Presto subqueries: Key not present in map


I have been banging my head a while to Superset -> Presto (PrestoSQL) -> Prometheus combination (as Superset does not yet support Prometheus) and got stymied with an issue when trying to extract columns from Presto's map type column containing Prometheus labels.

In order to get necessary labels mapped as columns from Superset's point of view, I create extra table (or I guess a view in this case) in Superset on top of existing table which had following SQL for creating the necessary columns:

SELECT labels['system_name'] AS "system",labels['instance'] AS "instance","timestamp" AS "timestamp","value" AS "value" FROM "up"
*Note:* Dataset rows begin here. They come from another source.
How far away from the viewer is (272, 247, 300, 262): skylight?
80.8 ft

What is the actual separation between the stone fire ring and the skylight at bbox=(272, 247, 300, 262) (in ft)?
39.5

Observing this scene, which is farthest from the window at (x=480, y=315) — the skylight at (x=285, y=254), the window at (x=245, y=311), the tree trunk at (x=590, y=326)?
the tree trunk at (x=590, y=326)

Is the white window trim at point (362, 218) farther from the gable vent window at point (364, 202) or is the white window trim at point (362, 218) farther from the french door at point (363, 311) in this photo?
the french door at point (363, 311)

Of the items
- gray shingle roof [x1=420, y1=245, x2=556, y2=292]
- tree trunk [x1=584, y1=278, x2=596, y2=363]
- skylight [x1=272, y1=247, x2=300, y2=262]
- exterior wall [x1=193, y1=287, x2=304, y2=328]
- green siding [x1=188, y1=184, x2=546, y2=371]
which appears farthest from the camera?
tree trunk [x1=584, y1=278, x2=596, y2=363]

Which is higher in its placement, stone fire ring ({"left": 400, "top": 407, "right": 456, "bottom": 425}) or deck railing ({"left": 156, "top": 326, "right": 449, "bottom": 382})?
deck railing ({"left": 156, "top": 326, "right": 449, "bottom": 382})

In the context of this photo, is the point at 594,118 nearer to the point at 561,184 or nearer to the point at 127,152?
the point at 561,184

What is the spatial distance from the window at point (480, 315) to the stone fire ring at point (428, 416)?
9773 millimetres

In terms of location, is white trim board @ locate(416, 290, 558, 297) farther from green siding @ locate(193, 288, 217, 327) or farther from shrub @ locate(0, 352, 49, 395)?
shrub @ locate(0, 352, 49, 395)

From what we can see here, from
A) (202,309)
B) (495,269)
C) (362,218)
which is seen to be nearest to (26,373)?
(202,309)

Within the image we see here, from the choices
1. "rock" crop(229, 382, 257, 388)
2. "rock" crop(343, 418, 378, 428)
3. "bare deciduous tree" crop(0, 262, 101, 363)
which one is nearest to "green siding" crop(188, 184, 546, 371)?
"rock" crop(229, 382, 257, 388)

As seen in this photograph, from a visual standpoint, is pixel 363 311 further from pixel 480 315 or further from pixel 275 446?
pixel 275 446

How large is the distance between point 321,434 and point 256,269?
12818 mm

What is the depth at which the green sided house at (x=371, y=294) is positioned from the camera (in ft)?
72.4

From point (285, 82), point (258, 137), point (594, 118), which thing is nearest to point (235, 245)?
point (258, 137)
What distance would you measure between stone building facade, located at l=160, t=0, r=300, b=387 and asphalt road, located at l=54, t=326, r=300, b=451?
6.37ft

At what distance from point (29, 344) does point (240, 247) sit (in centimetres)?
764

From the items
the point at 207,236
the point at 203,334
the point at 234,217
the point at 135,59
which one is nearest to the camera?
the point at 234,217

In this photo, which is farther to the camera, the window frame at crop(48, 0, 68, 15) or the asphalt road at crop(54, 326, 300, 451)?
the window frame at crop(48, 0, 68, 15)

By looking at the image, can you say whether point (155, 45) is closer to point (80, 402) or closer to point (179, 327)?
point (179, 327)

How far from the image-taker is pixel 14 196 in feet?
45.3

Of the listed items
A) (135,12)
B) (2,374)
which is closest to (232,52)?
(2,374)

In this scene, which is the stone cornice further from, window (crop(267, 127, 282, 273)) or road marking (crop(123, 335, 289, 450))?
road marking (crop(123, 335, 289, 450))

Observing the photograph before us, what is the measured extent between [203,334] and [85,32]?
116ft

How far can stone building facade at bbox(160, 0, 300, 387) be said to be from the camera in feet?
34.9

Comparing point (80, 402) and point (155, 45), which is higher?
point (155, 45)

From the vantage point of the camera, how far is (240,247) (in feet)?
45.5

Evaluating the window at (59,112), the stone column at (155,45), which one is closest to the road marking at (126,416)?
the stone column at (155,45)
This table is then used as a data source in Superset's chart which treats it as a subquery. The resulting SQL query created by Superset and then sent to Presto looks e.g. like this:

SELECT "system" AS "system",
       "instance" AS "instance",
       "timestamp" AS "timestamp",
       "value" AS "value"
FROM
  (SELECT labels['system_name'] AS "system",
          labels['instance'] AS "instance",
          "timestamp" AS "timestamp",
          "value" AS "value"
   FROM "up") AS "expr_qry"
WHERE "timestamp" >= from_iso8601_timestamp('2020-10-19T12:00:00.000000')
  AND "timestamp" < from_iso8601_timestamp('2020-10-19T13:00:00.000000')
ORDER BY "timestamp" ASC
LIMIT 250;

However, what I get out from above is an error:

io.prestosql.spi.PrestoException: Key not present in map: system_name
    at io.prestosql.operator.scalar.MapSubscriptOperator$MissingKeyExceptionFactory.create(MapSubscriptOperator.java:173)
    at io.prestosql.operator.scalar.MapSubscriptOperator.subscript(MapSubscriptOperator.java:143)
    at io.prestosql.$gen.CursorProcessor_20201019_165636_32.filter(Unknown Source)

After reading a bit about queries from Presto's user guide, I tried a modified query from command line by using WITH:

WITH x AS (SELECT labels['system_name'] AS "system",labels['instance'] AS "instance","timestamp" AS "timestamp","value" AS "value" FROM "up")
SELECT system, timestamp, value FROM x
WHERE "timestamp" >= from_iso8601_timestamp('2020-10-19T12:00:00.000000')
  AND "timestamp" < from_iso8601_timestamp('2020-10-19T13:00:00.000000')
LIMIT 250;

And that went throught without any issues. But it seems that I have no way to define how Superset executes its queries, so I'm stuck with the first option. The question is, is there anything wrong with it which could be fixed?

I guess that one option (if everything else fails) would be defining extra tables in Presto side which would do the same trick for mapping the columns, thus hopefully avoiding above issue.


Solution

  • The map subscript operator in Presto requires that the key be present in the map. Otherwise, you get the failure you described.

    If some keys can be missing, you can use the element_at function instead, which will return a NULL result:

    Returns value for given key, or NULL if the key is not contained in the map.